### What this task involves:
Please return the whole listing exactly.
________________________
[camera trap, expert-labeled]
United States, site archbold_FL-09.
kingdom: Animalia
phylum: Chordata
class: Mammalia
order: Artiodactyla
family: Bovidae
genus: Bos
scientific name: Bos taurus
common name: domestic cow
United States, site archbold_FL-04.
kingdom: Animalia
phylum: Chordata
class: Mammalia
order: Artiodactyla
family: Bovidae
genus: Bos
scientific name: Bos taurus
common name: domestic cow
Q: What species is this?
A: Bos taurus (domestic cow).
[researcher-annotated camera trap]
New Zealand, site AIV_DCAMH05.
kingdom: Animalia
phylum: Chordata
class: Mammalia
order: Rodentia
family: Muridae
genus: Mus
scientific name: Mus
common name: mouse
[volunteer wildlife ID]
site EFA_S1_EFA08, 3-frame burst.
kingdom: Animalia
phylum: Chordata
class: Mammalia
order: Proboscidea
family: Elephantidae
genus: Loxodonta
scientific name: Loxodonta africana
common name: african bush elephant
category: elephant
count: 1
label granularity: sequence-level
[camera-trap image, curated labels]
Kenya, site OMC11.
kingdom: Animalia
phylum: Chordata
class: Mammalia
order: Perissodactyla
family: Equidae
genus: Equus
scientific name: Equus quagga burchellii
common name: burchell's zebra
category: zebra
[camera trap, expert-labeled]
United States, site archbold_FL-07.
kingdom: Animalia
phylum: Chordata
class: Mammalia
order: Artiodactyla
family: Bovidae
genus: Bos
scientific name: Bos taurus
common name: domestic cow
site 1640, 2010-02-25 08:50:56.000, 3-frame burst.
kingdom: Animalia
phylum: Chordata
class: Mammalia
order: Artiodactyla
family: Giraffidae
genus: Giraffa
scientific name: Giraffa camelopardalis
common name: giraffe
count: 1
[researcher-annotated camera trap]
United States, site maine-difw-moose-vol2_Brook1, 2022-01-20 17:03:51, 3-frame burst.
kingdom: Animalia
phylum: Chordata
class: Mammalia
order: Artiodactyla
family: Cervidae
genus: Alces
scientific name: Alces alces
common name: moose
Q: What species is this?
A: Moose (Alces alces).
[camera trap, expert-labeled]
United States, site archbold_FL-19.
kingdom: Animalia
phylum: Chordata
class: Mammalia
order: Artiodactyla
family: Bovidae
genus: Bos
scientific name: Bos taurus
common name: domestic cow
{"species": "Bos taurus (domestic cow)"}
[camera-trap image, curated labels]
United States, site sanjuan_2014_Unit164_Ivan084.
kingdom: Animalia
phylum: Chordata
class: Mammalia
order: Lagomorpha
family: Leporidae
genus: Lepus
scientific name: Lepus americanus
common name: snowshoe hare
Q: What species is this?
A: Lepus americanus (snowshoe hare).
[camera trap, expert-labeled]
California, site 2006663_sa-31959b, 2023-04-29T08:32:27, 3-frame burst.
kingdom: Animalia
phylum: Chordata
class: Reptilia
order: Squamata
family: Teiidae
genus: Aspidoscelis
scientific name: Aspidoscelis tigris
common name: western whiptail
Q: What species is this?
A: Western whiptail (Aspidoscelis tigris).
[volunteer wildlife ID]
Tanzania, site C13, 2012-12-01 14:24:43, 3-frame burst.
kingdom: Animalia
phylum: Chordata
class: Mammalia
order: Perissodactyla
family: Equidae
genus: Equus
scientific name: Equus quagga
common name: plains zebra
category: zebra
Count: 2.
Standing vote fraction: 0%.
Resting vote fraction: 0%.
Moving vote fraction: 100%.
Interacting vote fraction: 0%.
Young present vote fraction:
________________________
### Solution to this exercise:
[camera trap, expert-labeled]
United States, site archbold_FL-09.
kingdom: Animalia
phylum: Chordata
class: Mammalia
order: Artiodactyla
family: Bovidae
genus: Bos
scientific name: Bos taurus
common name: domestic cow
United States, site archbold_FL-04.
kingdom: Animalia
phylum: Chordata
class: Mammalia
order: Artiodactyla
family: Bovidae
genus: Bos
scientific name: Bos taurus
common name: domestic cow
Q: What species is this?
A: Bos taurus (domestic cow).
[researcher-annotated camera trap]
New Zealand, site AIV_DCAMH05.
kingdom: Animalia
phylum: Chordata
class: Mammalia
order: Rodentia
family: Muridae
genus: Mus
scientific name: Mus
common name: mouse
[volunteer wildlife ID]
site EFA_S1_EFA08, 3-frame burst.
kingdom: Animalia
phylum: Chordata
class: Mammalia
order: Proboscidea
family: Elephantidae
genus: Loxodonta
scientific name: Loxodonta africana
common name: african bush elephant
category: elephant
count: 1
label granularity: sequence-level
[camera-trap image, curated labels]
Kenya, site OMC11.
kingdom: Animalia
phylum: Chordata
class: Mammalia
order: Perissodactyla
family: Equidae
genus: Equus
scientific name: Equus quagga burchellii
common name: burchell's zebra
category: zebra
[camera trap, expert-labeled]
United States, site archbold_FL-07.
kingdom: Animalia
phylum: Chordata
class: Mammalia
order: Artiodactyla
family: Bovidae
genus: Bos
scientific name: Bos taurus
common name: domestic cow
site 1640, 2010-02-25 08:50:56.000, 3-frame burst.
kingdom: Animalia
phylum: Chordata
class: Mammalia
order: Artiodactyla
family: Giraffidae
genus: Giraffa
scientific name: Giraffa camelopardalis
common name: giraffe
count: 1
[researcher-annotated camera trap]
United States, site maine-difw-moose-vol2_Brook1, 2022-01-20 17:03:51, 3-frame burst.
kingdom: Animalia
phylum: Chordata
class: Mammalia
order: Artiodactyla
family: Cervidae
genus: Alces
scientific name: Alces alces
common name: moose
Q: What species is this?
A: Moose (Alces alces).
[camera trap, expert-labeled]
United States, site archbold_FL-19.
kingdom: Animalia
phylum: Chordata
class: Mammalia
order: Artiodactyla
family: Bovidae
genus: Bos
scientific name: Bos taurus
common name: domestic cow
{"species": "Bos taurus (domestic cow)"}
[camera-trap image, curated labels]
United States, site sanjuan_2014_Unit164_Ivan084.
kingdom: Animalia
phylum: Chordata
class: Mammalia
order: Lagomorpha
family: Leporidae
genus: Lepus
scientific name: Lepus americanus
common name: snowshoe hare
Q: What species is this?
A: Lepus americanus (snowshoe hare).
[camera trap, expert-labeled]
California, site 2006663_sa-31959b, 2023-04-29T08:32:27, 3-frame burst.
kingdom: Animalia
phylum: Chordata
class: Reptilia
order: Squamata
family: Teiidae
genus: Aspidoscelis
scientific name: Aspidoscelis tigris
common name: western whiptail
Q: What species is this?
A: Western whiptail (Aspidoscelis tigris).
[volunteer wildlife ID]
Tanzania, site C13, 2012-12-01 14:24:43, 3-frame burst.
kingdom: Animalia
phylum: Chordata
class: Mammalia
order: Perissodactyla
family: Equidae
genus: Equus
scientific name: Equus quagga
common name: plains zebra
category: zebra
Count: 2.
Standing vote fraction: 0%.
Resting vote fraction: 0%.
Moving vote fraction: 100%.
Interacting vote fraction: 0%.
Young present vote fraction:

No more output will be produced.